AUFGABEN
1. Gib den gegebenen Text ab "Mittags versuchte ich" bis einschließlich "einfach ein Lümmel." wieder und tausche dabei "Geschäftszimmer" gegen "Büro" aus.
2. Welche Einzelpersonen erwähnt der gegebene Text außer der Person, die schreibt? Nenne alle.

Dienstag, 3. Juli 1945.     

     Mittags versuchte ich gestern, den Kommandanten in der Batterie zu besuchen, traf ihn aber nicht an. Am Nachmittag kam er aber zu mir ins Geschäftszimmer. Er brachte Frau Marie Seeberg mit als Dolmetscherin. Dieser Mensch, der seinem Gesicht u. seinen Händen nach zu urteilen weder dem Bauern= noch dem Arbeiterstande angehört, sondern den Eindruck eines kleinen Angestellten macht, ist ein unbeschreiblicher Flegel. Es fehlt diesen Leuten die allermindeste Vorstellung von Benehmen. Der Kerl flegelt sich im Stuhle herum wie ein richtiger Lümmel u. man möchte ihn immerzu ohrfeigen. Der kleine Sergeant Michael, der bisher unser Kommandant war, ist ein Bauernsohn aus dem Ural, der zwar keine Ahnung von gesellschaftl. Schliff hat, aber doch über einen natürlichen Anstand verfügt, der sehr sympatisch wirkt. Dieser Oberleutant aber ist einfach ein Lümmel.

ANGEZEIGTE INFORMATIONEN

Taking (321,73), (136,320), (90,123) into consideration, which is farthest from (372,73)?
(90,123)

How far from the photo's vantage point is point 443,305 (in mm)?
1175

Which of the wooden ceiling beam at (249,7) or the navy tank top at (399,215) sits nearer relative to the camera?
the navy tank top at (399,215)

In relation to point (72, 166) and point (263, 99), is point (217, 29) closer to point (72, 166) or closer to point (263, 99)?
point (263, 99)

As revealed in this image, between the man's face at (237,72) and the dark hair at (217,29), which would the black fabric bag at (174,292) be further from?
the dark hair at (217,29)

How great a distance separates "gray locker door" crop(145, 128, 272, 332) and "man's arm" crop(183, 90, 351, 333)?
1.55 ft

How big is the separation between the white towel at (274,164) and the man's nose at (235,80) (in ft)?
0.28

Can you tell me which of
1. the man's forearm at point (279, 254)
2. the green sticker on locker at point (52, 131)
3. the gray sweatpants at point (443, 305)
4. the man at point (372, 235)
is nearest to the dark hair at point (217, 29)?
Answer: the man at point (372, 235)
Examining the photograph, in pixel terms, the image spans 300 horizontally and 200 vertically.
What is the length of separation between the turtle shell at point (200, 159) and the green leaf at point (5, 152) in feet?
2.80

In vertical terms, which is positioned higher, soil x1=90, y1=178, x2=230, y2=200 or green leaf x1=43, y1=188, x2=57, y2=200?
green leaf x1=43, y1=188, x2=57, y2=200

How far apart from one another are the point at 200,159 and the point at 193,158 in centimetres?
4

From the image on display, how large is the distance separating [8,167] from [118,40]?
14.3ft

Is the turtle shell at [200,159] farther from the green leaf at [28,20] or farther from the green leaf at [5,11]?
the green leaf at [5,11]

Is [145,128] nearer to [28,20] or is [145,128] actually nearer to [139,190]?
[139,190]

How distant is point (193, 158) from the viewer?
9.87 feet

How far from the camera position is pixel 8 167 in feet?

LÖSUNGEN
1.
Mittags versuchte ich gestern, den Kommandanten in der Batterie zu besuchen, traf ihn aber nicht an. Am Nachmittag kam er aber zu mir ins Büro. Er brachte Frau Marie Seeberg mit als Dolmetscherin. Dieser Mensch, der seinem Gesicht u. seinen Händen nach zu urteilen weder dem Bauern= noch dem Arbeiterstande angehört, sondern den Eindruck eines kleinen Angestellten macht, ist ein unbeschreiblicher Flegel. Es fehlt diesen Leuten die allermindeste Vorstellung von Benehmen. Der Kerl flegelt sich im Stuhle herum wie ein richtiger Lümmel u. man möchte ihn immerzu ohrfeigen. Der kleine Sergeant Michael, der bisher unser Kommandant war, ist ein Bauernsohn aus dem Ural, der zwar keine Ahnung von gesellschaftl. Schliff hat, aber doch über einen natürlichen Anstand verfügt, der sehr sympatisch wirkt. Dieser Oberleutant aber ist einfach ein Lümmel.

2.
- der Kommandant, ein Oberleutnant
- Frau Marie Seeberg, die Dolmetscherin
- der Sergeant Michael, der bisherige Kommandant